If you are truly wanting to be an ally, try centering Black folks in ANY conversation about race, grace, and mercy. Then, instead of your conversations looking like this:
“What must it be like for this woman to be so vulnerable only to be torn apart on social media? She was just being open and honest, why would we fault her for that? That’s why a lot of white people are afraid to speak up. We should show her more grace and compassion”
They might look like this:
“What must it be like for Black people reading this, and other pieces like it? Especially after they take in so much from the media already? I wonder what it must be like for Black people to constantly be told to be patient with white people while we figure this racism thing out. And why do we try so hard to silence their frustration? They were only being open and honest. That’s why a lot of Black people are tempted to give up on us completely. We should show them more grace and compassion.”
Do you see what happens when we CENTER a conversation on race around Black people? Can you imagine if we talked about police brutality not from a lens of “difficult conversation” or “racial tensions”, but one of grace and mercy for Black folks? Could you imagine if Christians from all over demanded that Black folks receive grace, patience, and assumption of their good intentions? Better still, what if we accepted the anger, pain, and frustration of Black folks with the same level of patience and compassion? What if we respected their transparency, and offered them appreciation for trying to articulate the weight of racism as best they could?
And since just yesterday we were so welcoming of transparency in blog posts, let me try my hand at it.

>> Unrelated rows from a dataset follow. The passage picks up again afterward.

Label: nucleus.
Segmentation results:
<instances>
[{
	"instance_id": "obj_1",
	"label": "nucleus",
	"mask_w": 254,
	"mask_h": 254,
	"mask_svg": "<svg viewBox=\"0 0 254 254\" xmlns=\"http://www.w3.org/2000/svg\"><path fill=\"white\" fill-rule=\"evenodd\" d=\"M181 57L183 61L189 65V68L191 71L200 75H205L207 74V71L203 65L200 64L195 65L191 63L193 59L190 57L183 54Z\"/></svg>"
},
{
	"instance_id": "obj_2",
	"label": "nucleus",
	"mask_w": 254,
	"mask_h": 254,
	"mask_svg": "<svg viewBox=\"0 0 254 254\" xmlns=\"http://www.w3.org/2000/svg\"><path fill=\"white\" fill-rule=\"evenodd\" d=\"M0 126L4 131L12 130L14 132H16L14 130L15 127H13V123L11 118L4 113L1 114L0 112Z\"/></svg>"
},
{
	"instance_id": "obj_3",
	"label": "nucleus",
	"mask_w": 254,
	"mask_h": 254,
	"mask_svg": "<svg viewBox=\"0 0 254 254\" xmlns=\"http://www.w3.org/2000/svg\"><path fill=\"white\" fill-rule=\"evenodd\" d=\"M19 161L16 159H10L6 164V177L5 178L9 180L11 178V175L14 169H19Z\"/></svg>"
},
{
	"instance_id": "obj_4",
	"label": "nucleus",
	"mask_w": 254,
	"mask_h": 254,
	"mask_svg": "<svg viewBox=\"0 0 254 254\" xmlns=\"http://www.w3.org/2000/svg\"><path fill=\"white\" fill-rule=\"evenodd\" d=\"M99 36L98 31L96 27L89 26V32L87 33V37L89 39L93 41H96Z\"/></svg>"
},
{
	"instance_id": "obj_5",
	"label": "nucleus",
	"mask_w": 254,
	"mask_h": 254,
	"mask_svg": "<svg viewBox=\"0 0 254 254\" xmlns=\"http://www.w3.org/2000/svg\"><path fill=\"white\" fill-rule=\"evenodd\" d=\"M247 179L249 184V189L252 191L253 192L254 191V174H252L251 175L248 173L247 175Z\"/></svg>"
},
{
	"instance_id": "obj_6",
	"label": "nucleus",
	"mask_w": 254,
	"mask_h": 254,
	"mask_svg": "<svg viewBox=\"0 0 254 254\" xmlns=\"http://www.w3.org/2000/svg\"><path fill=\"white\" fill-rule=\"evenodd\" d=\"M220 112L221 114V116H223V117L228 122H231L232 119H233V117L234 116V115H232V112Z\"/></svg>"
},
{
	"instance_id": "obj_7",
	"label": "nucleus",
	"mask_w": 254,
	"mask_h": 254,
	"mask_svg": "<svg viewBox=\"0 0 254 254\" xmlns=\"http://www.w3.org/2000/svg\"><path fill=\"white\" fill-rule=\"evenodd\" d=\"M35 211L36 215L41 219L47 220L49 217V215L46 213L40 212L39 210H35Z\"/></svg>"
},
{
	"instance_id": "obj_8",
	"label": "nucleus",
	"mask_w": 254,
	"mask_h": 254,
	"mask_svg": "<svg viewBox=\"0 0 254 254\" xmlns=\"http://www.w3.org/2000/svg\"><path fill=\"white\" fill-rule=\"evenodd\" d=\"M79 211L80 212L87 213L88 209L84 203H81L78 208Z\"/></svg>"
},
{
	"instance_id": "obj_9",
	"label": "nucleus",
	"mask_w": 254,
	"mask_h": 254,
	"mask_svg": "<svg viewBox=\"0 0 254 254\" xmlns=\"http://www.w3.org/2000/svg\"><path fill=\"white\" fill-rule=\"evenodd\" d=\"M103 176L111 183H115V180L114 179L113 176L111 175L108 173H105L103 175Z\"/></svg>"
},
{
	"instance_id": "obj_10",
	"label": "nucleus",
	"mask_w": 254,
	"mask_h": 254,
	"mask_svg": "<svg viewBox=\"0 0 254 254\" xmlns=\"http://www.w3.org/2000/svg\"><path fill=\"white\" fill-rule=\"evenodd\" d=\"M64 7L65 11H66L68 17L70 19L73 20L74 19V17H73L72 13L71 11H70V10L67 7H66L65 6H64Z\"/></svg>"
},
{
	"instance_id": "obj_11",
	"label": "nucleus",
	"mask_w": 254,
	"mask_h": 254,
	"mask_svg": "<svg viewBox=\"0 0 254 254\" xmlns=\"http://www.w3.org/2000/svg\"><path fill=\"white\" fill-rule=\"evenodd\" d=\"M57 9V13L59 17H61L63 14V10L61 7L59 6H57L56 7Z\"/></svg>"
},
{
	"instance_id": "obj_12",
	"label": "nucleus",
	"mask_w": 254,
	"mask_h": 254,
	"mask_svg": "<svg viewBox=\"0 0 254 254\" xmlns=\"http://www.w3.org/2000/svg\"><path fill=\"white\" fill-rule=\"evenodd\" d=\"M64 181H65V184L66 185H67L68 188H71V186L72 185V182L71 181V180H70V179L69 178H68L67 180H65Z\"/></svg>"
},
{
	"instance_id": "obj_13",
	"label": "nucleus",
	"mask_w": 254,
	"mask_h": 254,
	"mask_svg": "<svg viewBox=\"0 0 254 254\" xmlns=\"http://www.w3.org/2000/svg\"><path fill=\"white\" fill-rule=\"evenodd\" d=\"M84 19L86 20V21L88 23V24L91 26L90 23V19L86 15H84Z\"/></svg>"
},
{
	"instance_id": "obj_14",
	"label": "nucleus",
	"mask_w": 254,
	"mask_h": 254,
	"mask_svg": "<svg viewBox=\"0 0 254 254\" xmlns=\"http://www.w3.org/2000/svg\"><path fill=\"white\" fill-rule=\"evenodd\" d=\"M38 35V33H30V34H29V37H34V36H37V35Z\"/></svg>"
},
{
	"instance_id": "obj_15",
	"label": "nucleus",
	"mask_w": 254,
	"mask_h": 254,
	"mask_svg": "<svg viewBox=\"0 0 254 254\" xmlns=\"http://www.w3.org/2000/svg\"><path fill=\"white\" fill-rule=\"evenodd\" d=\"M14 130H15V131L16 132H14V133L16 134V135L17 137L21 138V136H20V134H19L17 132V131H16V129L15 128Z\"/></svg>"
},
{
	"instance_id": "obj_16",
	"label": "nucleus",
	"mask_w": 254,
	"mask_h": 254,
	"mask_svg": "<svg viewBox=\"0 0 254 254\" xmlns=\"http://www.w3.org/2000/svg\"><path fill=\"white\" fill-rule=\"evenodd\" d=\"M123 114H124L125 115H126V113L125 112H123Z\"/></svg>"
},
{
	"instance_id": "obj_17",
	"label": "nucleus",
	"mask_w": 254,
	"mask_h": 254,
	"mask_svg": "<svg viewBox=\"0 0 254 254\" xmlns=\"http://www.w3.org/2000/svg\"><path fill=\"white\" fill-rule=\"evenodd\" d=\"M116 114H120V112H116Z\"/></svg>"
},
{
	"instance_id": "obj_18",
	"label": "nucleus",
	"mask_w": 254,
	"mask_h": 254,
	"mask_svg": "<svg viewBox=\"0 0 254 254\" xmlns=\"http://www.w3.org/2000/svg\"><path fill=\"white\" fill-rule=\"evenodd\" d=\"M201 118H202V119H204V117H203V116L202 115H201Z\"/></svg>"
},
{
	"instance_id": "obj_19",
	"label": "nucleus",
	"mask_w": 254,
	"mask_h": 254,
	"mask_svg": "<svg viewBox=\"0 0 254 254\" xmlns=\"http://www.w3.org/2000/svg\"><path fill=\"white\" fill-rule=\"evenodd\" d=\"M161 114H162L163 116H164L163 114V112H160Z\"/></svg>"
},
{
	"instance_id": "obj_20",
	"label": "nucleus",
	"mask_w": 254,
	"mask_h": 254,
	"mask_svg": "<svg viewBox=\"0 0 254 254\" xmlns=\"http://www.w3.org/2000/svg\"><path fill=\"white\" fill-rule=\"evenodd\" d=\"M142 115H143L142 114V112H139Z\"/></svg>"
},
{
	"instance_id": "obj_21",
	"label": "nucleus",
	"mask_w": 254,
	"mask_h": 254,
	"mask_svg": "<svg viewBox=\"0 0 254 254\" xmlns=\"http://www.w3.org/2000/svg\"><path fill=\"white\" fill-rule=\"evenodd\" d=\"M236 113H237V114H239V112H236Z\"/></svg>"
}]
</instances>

On the 2nd anniversary of the death of Michael Brown, I am finding it VERY difficult to sit with the notion that I must accept Gaye Clark’s words as a “good first step”. That I must find comfort in her effort, even in its extensive flaws, because “at least she’s trying”. It’s funny how we are charged to treat a 53-year-old woman with childlike patience, and yet talk about 18- year old Mike Brown like he was a grown man. And I’m still trying to sit with the reality that grace is something most often offered to White women-while Black women are met with suspicion at best, and outright condemnation at worst.
It’s long past time for us to stop patronizing this serious gap in our hearts with, “well this isn’t going to be easy”, or “how can we ever make progress if we (aka Black people) aren’t willing to listen to other perspectives?” It’s about time we had a real talk about how racism manifests itself in our everyday Christian lives- white people, particularly white women, are seen as infinitely deserving of patience and grace in pretty much all situations, but particularly in regards to facing racism. Whiteness is given extreme latitude for simply being nice. Unfortunately for me, “nice” is not the opposite of “racism”, and the slow turning wheels of white folks’ “efforts” will not set me free.
But in all this, I still understand the need for grace, and will extend it to Gaye and White folks like her. But grace does not promise silence. And grace does not promise that I will accept that this racial gap in “benefit of the doubt” is just an unfortunate, understood circumstance. No. Let’s name it: I am NOT here for calls to show grace to white people for “trying” if there is ZERO acknowledgement that Black folks aren’t treated the same way.
And while I do the self-work of being more gracious to those who would likely not return it, I pray that we work to intentionally give Black folks the same amount of patience, grace, and latitude to make mistakes that we’re demanding Gaye Clark receives.